# Find a power series for f'(x) by starting with the convergent geometric series

• Dec 8th 2012, 02:03 AM
moonman
Find a power series for f'(x) by starting with the convergent geometric series
a) Find a power series for f'(x) by starting with the convergent geometric series

$\displaystyle f(x) = ln(x^3 + 27)$

$\displaystyle f'(x) = \frac{2x^2}{x^3 +27}$

b) Find a power series of f(x) and it's radius of convergence.
• Dec 8th 2012, 04:41 AM
HallsofIvy
Re: Find a power series for f'(x) by starting with the convergent geometric series
Do you understand what the question is asking you to do? You know that $\displaystyle f'= \frac{3x^2}{x^3+ 27}$ (note the "3", not "2", in the numerator. I assume that was a typo). You should also know that a "geometric series" is a series of the form $\displaystyle a+ ar+ ar^2+ ar^3+ ...$ and that the sum of such a series is $\displaystyle \frac{a}{1- r}$ as long as |r|< 1 so that the series converges.
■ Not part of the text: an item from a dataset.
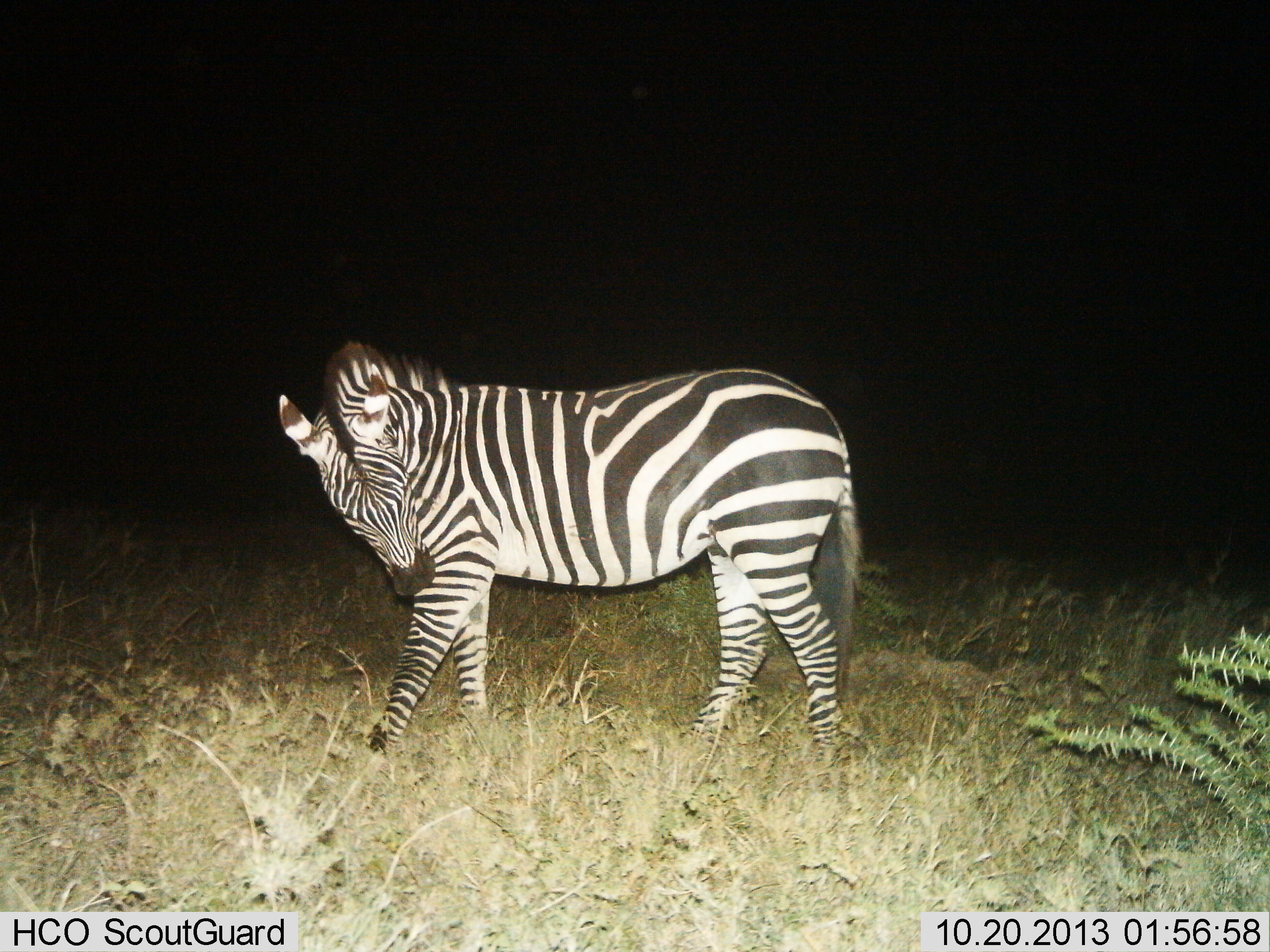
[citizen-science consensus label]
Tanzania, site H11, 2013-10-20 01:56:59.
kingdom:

Now look at $\displaystyle \frac{3x^2}{x^3+ 27}$. That is not quite in the form $\displaystyle \frac{a}{1- r}$ but can be put in that form. Divide both numerator and denominator by 27 and you get $\displaystyle \frac{\frac{3}{27}x^2}{\frac{x^3}{27}+ 1}= \frac{\left(\frac{x}{3}\right)^2}{1- (-\left(\frac{x}{3}\right)^3)}$. Now do you see what "a" and "r" must be?
• Dec 9th 2012, 12:50 PM
moonman
Re: Find a power series for f'(x) by starting with the convergent geometric series
$\displaystyle a = \frac{x}{3} , r = \frac{x}{3}$